I continue to believe that putting a display on the head, as great as that display might be, is not enough for a truly compelling virtual reality interaction, and that hand and finger tracking is a critical missing component for the VR experience.
Two new Kickstarter projects provide a step in the right direction, each taking a different approach:
Approach 1: PrioVR from YEI
PrioVR from YEI Technology has launched on Kickstarter earlier this month. It uses a connected network of high-quality orientation sensors to determine the orientation of various body parts. By logically connecting these sensors to a skeletal model of the body, the system can also determine the body posture and position of hands, feet, elbows, etc. This facilitates both motion capture as well as real-time reporting of body position and orientation into a game engine.
|Motion Capture studio from YEI technology|
One of the things that I like about the PrioVR system is that it is completely portable. It does not require a stationary sensor (e.g. Kinect), it does not require the person to be facing towards a particular direction and can really be taken anywhere, assuming you are willing to walk around with the sensors strapped to the body. The system does assume a wireless link between the central station on the body and a computer, but this works over fairly substantial distances. Additionally, if the computing device is portable, one could imagine a simple wired connection to it for enhanced portability.
- The number of sensors that are being used. For instance, if a sensor is placed on the back, this sensor can be used to determine the rotation of the body and also help in determining the XYZ position of head (leaning forward will be registered in the system and through the skeletal model can be used to estimate the height of the head). However, if another sensor is placed on the lower back, the combination of these two sensors can be used to determine if the person has turned or is twisting the back.
- Calibration accuracy. In the YEI model, sensors are attached to the body using elastic straps. It is easy to see how a strap might be rotated so that, for instance, an arm sensor is not parallel to the ground even when the arms are. To avoid errors, a quick calibration might be required at the beginning of a session.
- Accuracy of skeletal model. If the model assumes a certain distance from shoulder to elbow, but the actual distance is different that what is assumed, one could see how the hand position might be impacted by this skeletal error.
One wonders if this system does not produce ‘too much information’ relative to what is required. For instance, while it may be nice to understand if the arm is bent and exactly at what direction, is that information really required for a game that only cares about the hand position?
Approach 2: STEM from Sixense
The STEM system is scheduled to launch on Kickstarter later this month. It is an enhanced version of the current Razer Hydra in the sense that it adds wireless controllers as well as additional tracking points.

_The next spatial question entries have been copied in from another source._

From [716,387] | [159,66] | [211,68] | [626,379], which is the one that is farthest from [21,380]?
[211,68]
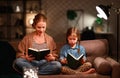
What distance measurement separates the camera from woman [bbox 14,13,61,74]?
10.4 ft

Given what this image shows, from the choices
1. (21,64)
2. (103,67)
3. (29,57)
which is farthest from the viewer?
(29,57)

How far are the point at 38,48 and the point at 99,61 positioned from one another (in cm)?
72

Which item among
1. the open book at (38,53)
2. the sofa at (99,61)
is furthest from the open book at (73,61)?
the open book at (38,53)

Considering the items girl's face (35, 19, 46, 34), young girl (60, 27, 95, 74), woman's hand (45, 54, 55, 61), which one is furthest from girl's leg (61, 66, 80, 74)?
girl's face (35, 19, 46, 34)

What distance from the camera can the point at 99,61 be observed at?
10.5 ft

The STEM system uses a base station that helps track the XYZ position of various sensors/endpoints. A typical use case would be to track both hands when the user is holding a wireless controller as well as to track additional devices (head, weapon, lower body) if sensing modules are placed on it. To some extent, this is a simpler and more direct method than the PrioVR solution. With STEM, if you want to know the position of the hand, you just put a sensor on the hand. With PrioVR, if you want to know the position of the hand, you have to deduce it from the orientation of the various bones that make up the arm as well as knowledge about the upper and lower body. At the same time, it provides fewer data points about the exact posture and perhaps is more limited in the number of simultaneous sensors.
I have not had a chance yet to thoroughly evaluate the accuracy and response time of the STEM system yet.
|Sixense STEM controller|
Once the basic position and orientation data is presented to the application from either the PrioVR or STEM sensors, there is still an opportunity for a higher level of processing and analysis. For instance, additional software layers can determine gestures or hand signals. If more processing can be done in a middleware software layer, less processing will be required by the games and other applications to take advantage of these new sensors.